The Role of Cytoreductive Nephrectomy in the Immunotherapy Era
Cytoreductive nephrectomy — removal of the primary kidney tumor in patients with metastatic disease, performed to reduce overall tumor burden before systemic therapy — was a standard of care in the targeted therapy era, based on two randomized trials (SWOG 8949, EORTC 30947) that showed a survival benefit for nephrectomy plus interferon-alpha over interferon alone. These trials were conducted before the era of effective systemic therapy, and their findings may not generalize to the modern immunotherapy landscape.
The CARMENA trial (2018) challenged cytoreductive nephrectomy in the sunitinib era, showing that sunitinib alone was non-inferior to nephrectomy + sunitinib in intermediate- and poor-risk patients. Whether cytoreductive nephrectomy adds benefit in the checkpoint immunotherapy era is being studied prospectively (PROBE trial). Current NCCN guidelines recommend cytoreductive nephrectomy for favorable-risk patients and selected intermediate-risk patients, with individualized decision-making in the context of systemic therapy timing and patient performance status.

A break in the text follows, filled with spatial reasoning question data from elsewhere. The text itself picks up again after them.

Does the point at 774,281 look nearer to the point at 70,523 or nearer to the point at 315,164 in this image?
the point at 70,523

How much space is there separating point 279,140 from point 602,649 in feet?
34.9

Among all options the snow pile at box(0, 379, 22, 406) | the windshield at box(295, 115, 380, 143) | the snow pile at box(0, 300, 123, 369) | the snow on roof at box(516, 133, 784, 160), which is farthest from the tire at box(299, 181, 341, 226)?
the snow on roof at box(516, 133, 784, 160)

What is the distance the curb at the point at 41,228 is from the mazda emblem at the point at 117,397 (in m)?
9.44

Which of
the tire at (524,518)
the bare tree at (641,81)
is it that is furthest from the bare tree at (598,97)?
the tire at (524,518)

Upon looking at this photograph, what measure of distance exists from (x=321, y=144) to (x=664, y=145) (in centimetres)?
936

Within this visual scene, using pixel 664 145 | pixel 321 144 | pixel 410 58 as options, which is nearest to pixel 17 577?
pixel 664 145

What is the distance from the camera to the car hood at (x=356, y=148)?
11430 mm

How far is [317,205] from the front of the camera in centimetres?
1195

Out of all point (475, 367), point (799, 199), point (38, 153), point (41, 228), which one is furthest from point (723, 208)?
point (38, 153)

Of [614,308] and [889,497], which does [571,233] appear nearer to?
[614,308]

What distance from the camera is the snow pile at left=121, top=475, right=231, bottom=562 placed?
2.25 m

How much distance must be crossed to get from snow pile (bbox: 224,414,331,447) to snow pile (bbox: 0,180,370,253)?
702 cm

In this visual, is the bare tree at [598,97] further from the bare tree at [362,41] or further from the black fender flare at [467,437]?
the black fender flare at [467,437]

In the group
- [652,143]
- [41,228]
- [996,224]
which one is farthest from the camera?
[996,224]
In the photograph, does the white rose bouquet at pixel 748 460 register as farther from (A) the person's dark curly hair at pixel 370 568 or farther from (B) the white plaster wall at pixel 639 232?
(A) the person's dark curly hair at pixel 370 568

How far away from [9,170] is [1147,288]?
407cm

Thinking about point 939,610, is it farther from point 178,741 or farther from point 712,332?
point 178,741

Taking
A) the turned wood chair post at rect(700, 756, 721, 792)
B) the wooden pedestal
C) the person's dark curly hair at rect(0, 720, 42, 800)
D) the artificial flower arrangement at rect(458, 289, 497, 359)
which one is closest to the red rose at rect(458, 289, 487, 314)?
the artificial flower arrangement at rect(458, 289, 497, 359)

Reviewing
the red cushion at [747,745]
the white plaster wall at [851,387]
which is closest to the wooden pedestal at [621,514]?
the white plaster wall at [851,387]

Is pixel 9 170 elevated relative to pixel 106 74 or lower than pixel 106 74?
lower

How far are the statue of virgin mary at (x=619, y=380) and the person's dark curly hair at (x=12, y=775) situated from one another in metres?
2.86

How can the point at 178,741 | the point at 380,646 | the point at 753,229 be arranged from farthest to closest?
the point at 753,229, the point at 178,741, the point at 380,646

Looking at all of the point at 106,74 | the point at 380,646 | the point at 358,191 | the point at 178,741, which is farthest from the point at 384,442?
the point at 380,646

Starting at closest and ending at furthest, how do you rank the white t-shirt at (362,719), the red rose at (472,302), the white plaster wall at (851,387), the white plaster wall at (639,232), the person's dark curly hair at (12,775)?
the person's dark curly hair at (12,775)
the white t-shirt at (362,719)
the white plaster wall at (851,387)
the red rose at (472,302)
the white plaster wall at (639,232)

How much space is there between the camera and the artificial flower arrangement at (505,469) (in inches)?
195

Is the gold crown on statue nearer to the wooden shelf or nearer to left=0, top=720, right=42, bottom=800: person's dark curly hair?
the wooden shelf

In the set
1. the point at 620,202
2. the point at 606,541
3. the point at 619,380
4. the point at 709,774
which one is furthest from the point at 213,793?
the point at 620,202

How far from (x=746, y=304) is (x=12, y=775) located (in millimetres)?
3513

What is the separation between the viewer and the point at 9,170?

For patients considering all aspects of their kidney cancer care — from the initial diagnosis through systemic therapy decisions — our guide to kidney cancer overview provides a comprehensive starting point. Patients should also review our articles on kidney cancer symptoms and blood in urine from kidney cancer to understand the full clinical picture of this disease.
Post-Treatment Surveillance
After curative-intent surgery for localized RCC, ongoing surveillance is essential. Low-risk tumors (T1a, Fuhrman grade 1–2) require CT at 6 months post-surgery and then annually for 3 years. Intermediate- and high-risk tumors (T2 or higher, or T1 with grade 3–4 features, or sarcomatoid differentiation) require CT at 3–6 months, then every 6 months for 2 years, then annually for at least 5 years. Chest CT is obtained at the same intervals to detect pulmonary metastases — the most common site of RCC recurrence, typically appearing as round nodules bilaterally. Patients who develop any new symptoms during the surveillance interval — bone pain, cough, headaches, neurological changes, or new hematuria — should undergo unscheduled imaging rather than waiting for the next scheduled scan. Early detection of recurrence, when the metastatic burden is limited, opens the possibility of metastasectomy — surgical removal of isolated metastases — which can achieve durable complete remissions in carefully selected patients with oligometastatic RCC recurrence.